CONSIGNE → Reprenez sous forme de liste le paragraphe de l'extrait sur Marivaux qui commence par « La question de la fin dans l'œuvre marivaudienne », en conservant ses faits principaux.

EXTRAIT DU DOCUMENT →

I. Pourquoi aborder la dramaturgie par la problématique de la fin ?

La question de la fin dans l’œuvre marivaudienne a alerté les critiques du fait que les principales œuvres romanesques de Marivaux, La Vie de Marianne et Le Paysan parvenu, sont inachevées, contre tous les usages  28 . Dès le XVIIIe siècle donc, les réactions ont été nombreuses. L’explication apportée par d’Alembert ne peut satisfaire :

‘“On a fort reproché à Marivaux cet excès de paresse ; mais c’était tout au plus la paresse d’achever, et non pas de produire (…). Cette négligence prétendue tenait à une autre cause, au fond d’inconstance qu’il avait dans le caractère, et qui, se répandant sur son travail, le forçait à courir d’objets en objets. La vivacité de son esprit s’attachait promptement à tout ce qui se présentait à elle (…) ; dès lors l’objet ancien qui l’avait occupé était sacrifié sans regret à l’objet nouveau”  29 .’

On admirera comment la paresse  30 dont on l’accuse est, pour l’éloge, muée en papillonnage. Aujourd’hui, les critiques portent naturellement un autre regard sur le mystère de l’inachèvement. W. H. Trapnell (1970) déclare ainsi que “Marivaux definitely seems to have developped a technique of incompletion” (p. 251). H. Coulet (1983 a) en fait un projet esthétique précoce dans la production de Marivaux. D’après ce critique, c’est dès les romans de jeunesse que

‘“Marivaux s’est fait un principe de refuser au lecteur le dénouement dont toute histoire crée l’attente et le besoin. Tantôt, c’est la bonne volonté du lecteur qui est mystifiée, son adhésion confiante au récit : le dénouement le déçoit ; tantôt, c’est sa curiosité ; il ne saura rien par la suite et aucun détail du texte ne peut la lui suggérer”  31 .’

H. Coulet finit par donner une lecture originale de ce refus de finir, qu’il met sur le compte d’un rapport particulier de l’écrivain au monde. À la fin de son article, il écrit en effet :

‘“l’inachèvement est une structure délibérément adoptée et savamment mise en pratique pour obliger le lecteur à participer à l’œuvre, à en trouver lui-même le sens, et à comprendre que c’est la défiance, la déception de Marivaux devant la société de son temps qui lui ont fait occulter l’existence proprement sociale de ses protago­nistes”  32 .’

Projet esthétique, posture sociale, prise en compte de la réception, les causes alléguées pour expliquer l’absence de fin des romans de Marivaux dépassent l’analyse que proposaient les contemporains du romancier.

DONNÉES ENREGISTRÉES →
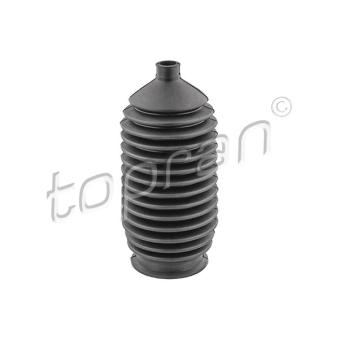 Joint-soufflet, direction TOPRAN OEM 406643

RÉSULTAT →
- La question de la fin chez Marivaux a attiré l'attention des critiques.
- En cause : ses principaux romans, La Vie de Marianne et Le Paysan parvenu, sont restés inachevés, contrairement aux usages.
- Les réactions ont été nombreuses dès le XVIIIe siècle.
- L'explication proposée par d'Alembert ne peut pas satisfaire.